Patchwork block.c, block/vmdk.c: Fixed major bug in VMDK WRITE and READ handling - FIXES DATA CORRUPTION

login
register
mail settings
Submitter Paolo Bonzini
Date Nov. 9, 2012, 8:26 a.m.
Message ID <509CBE3A.4040103@redhat.com>
Download mbox | patch
Permalink /patch/197991/
State New
Headers show

Comments

Paolo Bonzini - Nov. 9, 2012, 8:26 a.m.
Il 08/11/2012 20:05, Gerhard Wiesinger ha scritto:
> Fixed a MAJOR BUG in VMDK files on file boundaries on reads
> and ALSO ON WRITES WHICH MIGHT CORRUPT THE IMAGE AND DATA!!!!!!
> 
> Triggered for example with the following VMDK file (partly listed):
> # Extent description
> RW 4193792 FLAT "XP-W1-f001.vmdk" 0
> RW 2097664 FLAT "XP-W1-f002.vmdk" 0
> RW 4193792 FLAT "XP-W1-f003.vmdk" 0
> RW 512 FLAT "XP-W1-f004.vmdk" 0
> RW 4193792 FLAT "XP-W1-f005.vmdk" 0
> RW 2097664 FLAT "XP-W1-f006.vmdk" 0
> RW 4193792 FLAT "XP-W1-f007.vmdk" 0
> RW 512 FLAT "XP-W1-f008.vmdk" 0
> 
> Patch includes:
> 1.) Patch fixes wrong calculation on extent boundaries. Especially it
> fixes the relativeness of the sector number to the current extent.

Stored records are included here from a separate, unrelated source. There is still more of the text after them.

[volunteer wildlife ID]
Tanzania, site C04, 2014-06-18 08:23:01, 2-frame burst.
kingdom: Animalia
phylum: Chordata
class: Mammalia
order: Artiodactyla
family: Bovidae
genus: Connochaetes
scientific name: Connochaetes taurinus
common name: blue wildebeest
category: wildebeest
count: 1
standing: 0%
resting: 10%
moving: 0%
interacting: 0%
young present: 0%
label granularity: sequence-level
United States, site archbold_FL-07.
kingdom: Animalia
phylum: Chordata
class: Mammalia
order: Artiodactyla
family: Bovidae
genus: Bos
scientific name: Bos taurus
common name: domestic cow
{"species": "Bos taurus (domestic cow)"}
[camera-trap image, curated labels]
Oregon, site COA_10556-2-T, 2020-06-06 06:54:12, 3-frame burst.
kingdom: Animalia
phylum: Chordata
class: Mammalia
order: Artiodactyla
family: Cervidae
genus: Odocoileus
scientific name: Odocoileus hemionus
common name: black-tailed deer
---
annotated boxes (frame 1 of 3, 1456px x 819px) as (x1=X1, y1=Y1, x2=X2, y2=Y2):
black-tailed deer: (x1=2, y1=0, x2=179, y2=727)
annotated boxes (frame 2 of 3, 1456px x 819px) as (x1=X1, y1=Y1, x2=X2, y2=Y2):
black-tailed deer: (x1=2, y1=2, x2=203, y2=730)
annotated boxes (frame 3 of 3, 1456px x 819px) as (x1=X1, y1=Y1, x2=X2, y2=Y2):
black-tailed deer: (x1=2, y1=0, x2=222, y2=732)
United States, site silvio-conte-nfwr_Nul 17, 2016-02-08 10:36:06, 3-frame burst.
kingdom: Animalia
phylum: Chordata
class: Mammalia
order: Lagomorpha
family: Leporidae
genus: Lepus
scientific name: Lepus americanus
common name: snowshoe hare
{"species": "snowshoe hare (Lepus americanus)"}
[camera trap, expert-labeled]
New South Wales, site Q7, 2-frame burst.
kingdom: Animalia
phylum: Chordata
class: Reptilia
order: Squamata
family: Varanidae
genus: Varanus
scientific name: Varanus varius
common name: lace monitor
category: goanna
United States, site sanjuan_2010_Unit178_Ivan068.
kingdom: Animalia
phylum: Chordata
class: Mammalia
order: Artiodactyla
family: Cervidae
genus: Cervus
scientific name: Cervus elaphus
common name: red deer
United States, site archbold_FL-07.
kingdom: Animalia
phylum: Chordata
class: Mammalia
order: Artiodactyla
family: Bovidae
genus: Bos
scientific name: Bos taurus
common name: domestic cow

Please just fix _this_ part.  Everything else is not necessary for example
for distributions to fix this.  It's an important bug, so we actually want
to make that as simple as this.

> 2.) Added debug code to block.c and to block/vmdk.c to verify correctness

Same here.  Also, please use the tracing infrastructure---a lot of the debug
messages you're adding, though not all, are in fact already available (not
saying the others aren't useful!)

> 3.) Also optimized code which avoids multiplication and uses shifts.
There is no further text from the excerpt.